Jordan’s letter makes plain that this isn’t a sideshow but a formal demand: the committee set a deposition for December 17 and asked for documents to be produced by December 12, showing Republicans intend to follow the paper trail wherever it leads. The Judiciary Committee has repeatedly raised serious questions about the conduct of Smith’s office and the people who assisted it, and Chairman Jordan is treating those questions like the rule-of-law issues they are.
Don’t let the media’s shrill hand-wringing fool you — Smith reportedly volunteered to testify publicly weeks ago, but the committee chose a closed-door deposition to preserve the integrity of the inquiry and prevent grandstanding and selective leaking. Smith’s lawyer complained about the decision, yet the committee’s job is not to stage a TV spectacle; it’s to get facts from those who oversaw politically explosive prosecutions.
On Sean Hannity’s program, Chairman Jordan made the sober point conservatives have been demanding: Smith will “definitely be under oath” and therefore “obligated to tell the truth,” a moment that underlines that this is about accountability, not theater. For too long the Deep State and its allies at the DOJ have operated with impunity; putting people who ran politically driven prosecutions on the hook under oath is the exact medicine this country needs.
Predictably, Democrats screamed about secrecy and accused Republicans of hiding things, but that criticism smells of projection — Democrats want public soapboxes so they can cherry-pick soundbites, not real oversight. If the Biden Justice Department had nothing to hide, there would be no need for a subpoena and no need for committee members to press for sworn testimony to cut through carefully curated narratives.
This probe also follows troubling disclosures that Smith’s team examined metadata tied to phone records connected to members of Congress as part of the Arctic Frost work, raising legitimate concerns about the scope and methods used in these investigations.
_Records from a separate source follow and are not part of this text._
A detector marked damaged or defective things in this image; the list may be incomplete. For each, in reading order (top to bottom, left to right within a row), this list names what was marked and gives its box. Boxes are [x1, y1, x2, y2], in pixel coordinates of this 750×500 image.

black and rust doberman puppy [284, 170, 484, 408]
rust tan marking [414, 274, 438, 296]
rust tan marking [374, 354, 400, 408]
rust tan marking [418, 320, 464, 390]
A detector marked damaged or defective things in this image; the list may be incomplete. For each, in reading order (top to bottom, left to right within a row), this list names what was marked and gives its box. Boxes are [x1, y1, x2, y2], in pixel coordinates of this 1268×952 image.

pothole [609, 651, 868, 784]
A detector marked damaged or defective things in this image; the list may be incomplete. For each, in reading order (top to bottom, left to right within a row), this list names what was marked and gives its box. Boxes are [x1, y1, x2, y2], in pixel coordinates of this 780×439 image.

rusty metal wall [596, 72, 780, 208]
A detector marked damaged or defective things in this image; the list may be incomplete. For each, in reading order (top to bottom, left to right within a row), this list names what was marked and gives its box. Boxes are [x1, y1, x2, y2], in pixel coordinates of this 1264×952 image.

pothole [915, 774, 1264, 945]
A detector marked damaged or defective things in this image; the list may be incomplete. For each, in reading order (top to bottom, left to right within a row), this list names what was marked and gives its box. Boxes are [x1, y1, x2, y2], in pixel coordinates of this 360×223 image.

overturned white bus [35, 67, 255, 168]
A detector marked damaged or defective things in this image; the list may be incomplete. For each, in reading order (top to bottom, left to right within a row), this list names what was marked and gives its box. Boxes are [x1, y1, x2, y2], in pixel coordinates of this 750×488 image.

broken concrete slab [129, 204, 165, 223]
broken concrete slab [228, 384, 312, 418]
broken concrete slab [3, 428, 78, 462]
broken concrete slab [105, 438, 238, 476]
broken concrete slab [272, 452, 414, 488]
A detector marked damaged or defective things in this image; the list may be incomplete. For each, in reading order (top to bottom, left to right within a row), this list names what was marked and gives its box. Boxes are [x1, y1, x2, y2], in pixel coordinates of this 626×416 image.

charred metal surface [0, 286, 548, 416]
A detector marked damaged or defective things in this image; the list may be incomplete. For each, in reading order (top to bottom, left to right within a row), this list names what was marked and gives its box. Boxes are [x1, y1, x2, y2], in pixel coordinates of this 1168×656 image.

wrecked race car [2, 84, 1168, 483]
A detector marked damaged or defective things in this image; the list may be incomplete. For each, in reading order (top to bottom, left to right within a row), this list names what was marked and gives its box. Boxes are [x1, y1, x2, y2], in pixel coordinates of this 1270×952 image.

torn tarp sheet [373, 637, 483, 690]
Americans who work hard for a living don’t expect their officials to weaponize surveillance or weaponize the law to settle political scores, and Congress has a duty to investigate whether those lines were crossed.
Patriots who love this country should applaud a House that finally moves to enforce accountability across the swamp — nobody is above the law, and a former special counsel who wielded the full force of federal power must answer under oath. Chairman Jordan and his colleagues are doing the heavy lifting the rest of Washington has refused to do, and hardworking Americans deserve nothing less than a full accounting of how politically motivated lawfare was prosecuted.